After leaving school at 15, I went to work in Newmarket at H. Denton and Co as an apprentice Fitter and Turner for five years and Seddon-Technical College for night school. To save on fares I rode my bicycle out there most days learning to keep out of the way of the tramcars and off the tram tracks. The starting wage was £2.6s a week, £1 was for board. Not easy, but we managed. One Saturday about the time that I left school, I walked at low tide across to Needles Eye to have a look at a large keel boat that was being cleaned on the grid there. Ray Verran was the owner and that was the start of a long friendship and many years of sailing around the Hauraki Gulf. I learned so much about sailing from him and about the inner harbour in my own small sailing boats. I owned an idle along class I A 17 Outcry and raced with the local club. Mum's brother Harold, taught me to drive his 1942 Chevrolet truck around Devonport. It was an ex-army left-hand drive with a crash gearbox. I often went with my uncle during the school holidays. When I was eighteen years old, after a lot of saving, I had enough money to buy my first car; a 1936 Morris Eight with wire spoke wheels. Our family could all go out together and visit family and friends. This was just before I had to do C.M.T. (Compulsory Military Training) at Papakura camp. What a shock to the system that was.

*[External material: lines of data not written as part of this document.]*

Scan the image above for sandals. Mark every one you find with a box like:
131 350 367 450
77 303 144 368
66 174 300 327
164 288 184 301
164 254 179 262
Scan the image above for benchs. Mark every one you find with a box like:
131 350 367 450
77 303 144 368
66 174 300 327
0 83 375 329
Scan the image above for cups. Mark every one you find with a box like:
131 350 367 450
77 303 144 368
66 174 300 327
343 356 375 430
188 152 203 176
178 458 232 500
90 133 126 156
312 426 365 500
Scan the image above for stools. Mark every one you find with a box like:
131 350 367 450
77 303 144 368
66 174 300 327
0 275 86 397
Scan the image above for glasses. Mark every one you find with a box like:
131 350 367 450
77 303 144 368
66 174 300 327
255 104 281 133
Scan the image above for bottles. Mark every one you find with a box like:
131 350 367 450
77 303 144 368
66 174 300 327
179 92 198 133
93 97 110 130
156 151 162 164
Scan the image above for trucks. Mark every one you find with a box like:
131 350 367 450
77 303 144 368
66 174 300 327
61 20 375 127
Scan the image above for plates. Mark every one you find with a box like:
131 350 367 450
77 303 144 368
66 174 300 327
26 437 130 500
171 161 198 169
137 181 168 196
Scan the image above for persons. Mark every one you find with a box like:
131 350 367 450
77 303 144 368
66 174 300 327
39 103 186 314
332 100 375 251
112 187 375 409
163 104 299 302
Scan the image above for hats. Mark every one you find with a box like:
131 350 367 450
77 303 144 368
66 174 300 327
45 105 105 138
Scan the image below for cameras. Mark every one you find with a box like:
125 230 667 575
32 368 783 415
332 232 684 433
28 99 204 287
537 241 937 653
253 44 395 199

From the time Billy, my brother, went to school my mum went to work. At first she was helping out at Bryon's Home Cookery but later she worked at the Chelsea Sugar Works Canteen. In 1957 our landlord decided to put the rent up by a massive amount. We found out later he wanted the house for one of his relations, so my parents decided to buy a house in Birkdale. This was the only area they were able to afford to buy in. Sulphur Beach has long been incorporated under the motorway. Over the years the sand has started to build up in places on the outside of the rock-wall, but it will never be the same as it was. My wife and I still enjoy living in coastal Beach Haven not far from where we lived when we were first married just a short distance from the Beach Haven Wharf.